4/100 admissions seems like the tip of an iceberg. Cheating online just seems so inviting, with such a low bar to entry.
And if Carlsen had some information about what chess.com just revealed… If you were in his shoes, and found out that you were about to play against this guy, how would you have responded?
Probably no differently, but it should be said that OTB play is very different beast than online. Cheating online is trivial; it could almost happen accidentally in some cases. Cheating OTB would require serious planning, with accomplices, some kind of device, etc. Even if the mindset is the same, it is a huge escalation in effort, like shoplifting vs. robbing a bank.
I think he should have played through and made his feelings known later. It kind of screws up the round robin format to duck out mid tourney and affects the other players.
But that wouldn’t have been nearly as fun.
As I understand it, that’s what he did: He played through, and lost, and made his feelings known, and then came up against Niemann again and immediately conceded.
I’m guessing that it wasn’t public knowledge that they were tracking that. It’s sort of like the Enigma question: If you’re cracking the enemy codes, do you act on that information, and thus tip your hand to the enemy that you’ve cracked their codes? You do if it’s an important enough situation. chess.com might have decided that a controversy involving the strongest human player in history was big enough that they had to speak up, including speaking up about precisely how they’re so confident.
Oh, and to all of those folks mentioning broadcast delays, Faraday cages, and signal monitoring… A cheat device doesn’t necessarily have to be a communications device. If a player is able to smuggle in a device somehow (be it in a shoe or in… anything else), the device could itself be the computer running the chess engine. You’d have to come up with some sort of interface for it, of course, but even the most trivial and obvious way for encoding chess moves only needs twelve bits per move, and it’s not too hard to come up with some way for the human to communicate twelve bits to the computer, and vice-versa, in the amount of time allowed for a move.
In the Sinquefeld cup, when he lost against Hans with black, he immediately resigned the tournament. I think it was the third round? The one where he conceded and played one move before resigning (but continuing the tournament) was the next tournament (Julius Baer Generation Cup. Magnus went on to win the tournament convincingly.)
Maybe I’m just paranoid as a computer professional, but I would assume they track everything it is possible to track.
As an example, I subconsciously make small mouse movements when my hand is on the mouse and I am concentrating on something. But that is going to look different–maybe to the point of the mouse not moving at all–if I’m doing a lookup on a different system. It wouldn’t be conclusive by itself, but when correlated against other patterns of behavior, it could help the case.
That’s certainly a reasonable approach for them to take, but I can still imagine someone not knowing (until they’re told) that they’re doing so. And I can also imagine someone not knowing (until they’re told) just how extensive “everything it is possible to track” is.

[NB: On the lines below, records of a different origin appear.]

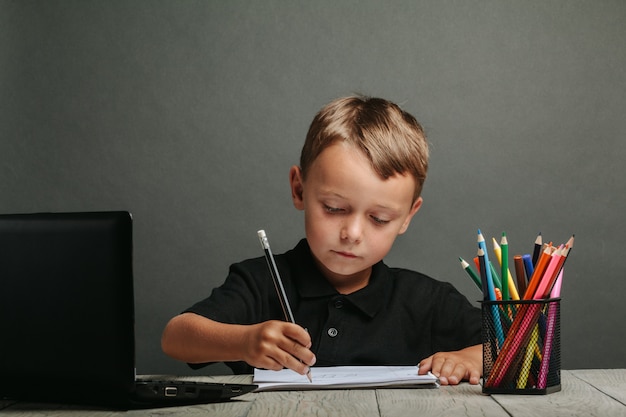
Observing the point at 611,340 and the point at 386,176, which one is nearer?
the point at 386,176

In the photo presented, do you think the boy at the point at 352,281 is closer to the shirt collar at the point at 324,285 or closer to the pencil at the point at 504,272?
the shirt collar at the point at 324,285

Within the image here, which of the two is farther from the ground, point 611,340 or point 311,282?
point 311,282

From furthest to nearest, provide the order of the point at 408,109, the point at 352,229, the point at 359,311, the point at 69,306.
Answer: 1. the point at 408,109
2. the point at 359,311
3. the point at 352,229
4. the point at 69,306

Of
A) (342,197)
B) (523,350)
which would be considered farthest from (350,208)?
(523,350)

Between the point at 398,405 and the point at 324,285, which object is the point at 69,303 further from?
the point at 324,285

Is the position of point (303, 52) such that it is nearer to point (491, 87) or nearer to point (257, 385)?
point (491, 87)

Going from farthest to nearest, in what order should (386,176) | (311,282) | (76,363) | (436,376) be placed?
(311,282) < (386,176) < (436,376) < (76,363)

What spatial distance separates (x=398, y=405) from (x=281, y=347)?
0.53 feet

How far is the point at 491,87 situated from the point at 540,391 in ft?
3.60

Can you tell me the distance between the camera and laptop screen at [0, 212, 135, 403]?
2.50 feet

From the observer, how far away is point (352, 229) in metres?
1.18

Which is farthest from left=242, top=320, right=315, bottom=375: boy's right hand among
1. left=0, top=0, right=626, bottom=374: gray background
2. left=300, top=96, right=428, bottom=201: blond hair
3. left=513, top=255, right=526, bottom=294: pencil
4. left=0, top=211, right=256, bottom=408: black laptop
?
left=0, top=0, right=626, bottom=374: gray background

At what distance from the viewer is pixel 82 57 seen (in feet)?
6.11

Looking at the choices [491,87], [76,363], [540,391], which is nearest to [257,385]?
[76,363]
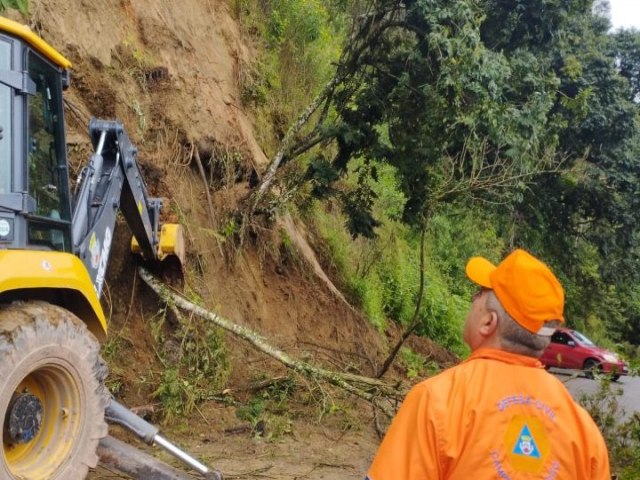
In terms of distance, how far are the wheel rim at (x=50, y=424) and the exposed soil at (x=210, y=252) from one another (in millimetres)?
1568

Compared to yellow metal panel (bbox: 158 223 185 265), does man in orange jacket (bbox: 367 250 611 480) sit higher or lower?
higher

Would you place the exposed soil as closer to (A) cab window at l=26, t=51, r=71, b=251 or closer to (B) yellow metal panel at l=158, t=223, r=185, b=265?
(B) yellow metal panel at l=158, t=223, r=185, b=265

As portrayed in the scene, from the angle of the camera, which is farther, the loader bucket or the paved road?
the paved road

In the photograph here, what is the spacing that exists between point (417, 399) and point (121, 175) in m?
4.67

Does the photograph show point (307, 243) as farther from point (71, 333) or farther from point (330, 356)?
point (71, 333)

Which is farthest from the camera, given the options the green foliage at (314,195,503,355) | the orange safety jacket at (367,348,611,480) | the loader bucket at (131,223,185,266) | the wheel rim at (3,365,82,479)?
the green foliage at (314,195,503,355)

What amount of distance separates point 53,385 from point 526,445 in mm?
2992

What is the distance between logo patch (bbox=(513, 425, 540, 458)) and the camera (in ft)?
5.92

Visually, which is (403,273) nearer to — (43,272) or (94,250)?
(94,250)

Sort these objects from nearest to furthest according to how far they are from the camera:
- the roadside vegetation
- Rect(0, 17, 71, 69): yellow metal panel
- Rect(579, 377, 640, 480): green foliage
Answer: Rect(0, 17, 71, 69): yellow metal panel
Rect(579, 377, 640, 480): green foliage
the roadside vegetation

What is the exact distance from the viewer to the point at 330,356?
9742mm

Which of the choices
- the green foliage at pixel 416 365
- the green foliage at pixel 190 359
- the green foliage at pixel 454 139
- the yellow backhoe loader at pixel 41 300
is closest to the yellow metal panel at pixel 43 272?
the yellow backhoe loader at pixel 41 300

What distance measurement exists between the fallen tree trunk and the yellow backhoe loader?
9.63 feet

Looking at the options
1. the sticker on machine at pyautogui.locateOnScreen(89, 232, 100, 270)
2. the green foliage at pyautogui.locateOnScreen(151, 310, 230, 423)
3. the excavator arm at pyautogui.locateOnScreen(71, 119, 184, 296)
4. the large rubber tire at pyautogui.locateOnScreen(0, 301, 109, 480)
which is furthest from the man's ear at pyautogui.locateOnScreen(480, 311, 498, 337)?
the green foliage at pyautogui.locateOnScreen(151, 310, 230, 423)
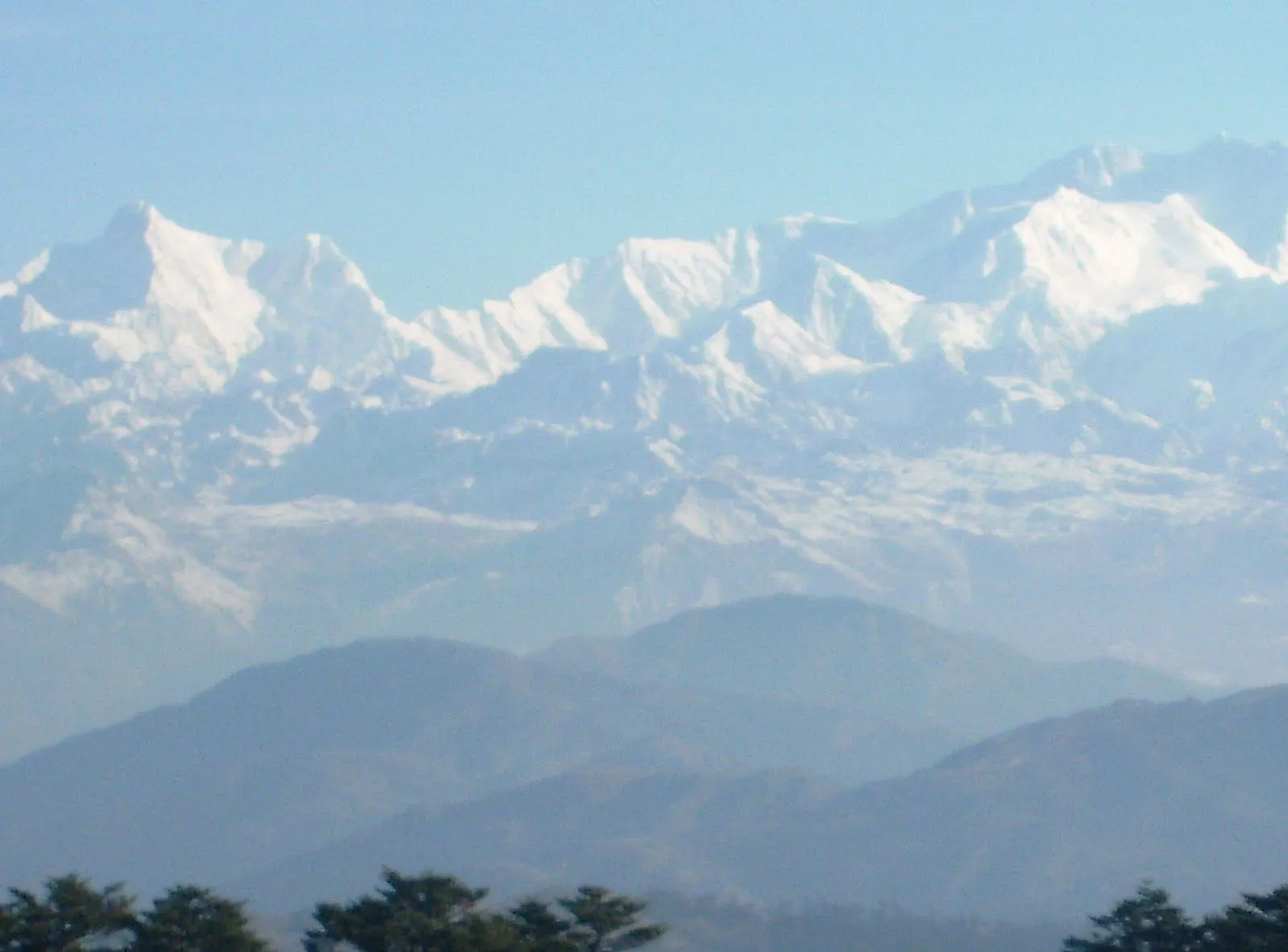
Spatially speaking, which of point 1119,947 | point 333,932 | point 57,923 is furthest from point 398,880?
point 1119,947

Of course, now everyone does know that they’re doing that, so it’s likely that now, cheaters will make sure to use a different device to run their engine. Their detection ability is now diminished. But like I said, they might have figured that this was big enough that they had to speak up anyway.
But chess.com players already knew the use cheating detection software. People get kicked off that site left and right for cheating. That part is not a secret.
ETA: I guess that gets into your point about them maybe not knowing the methods they use (like clicking on another tab where your chess engine is running.)
I just saw this:
Scroll 15 hours back in this thread and you will see it again.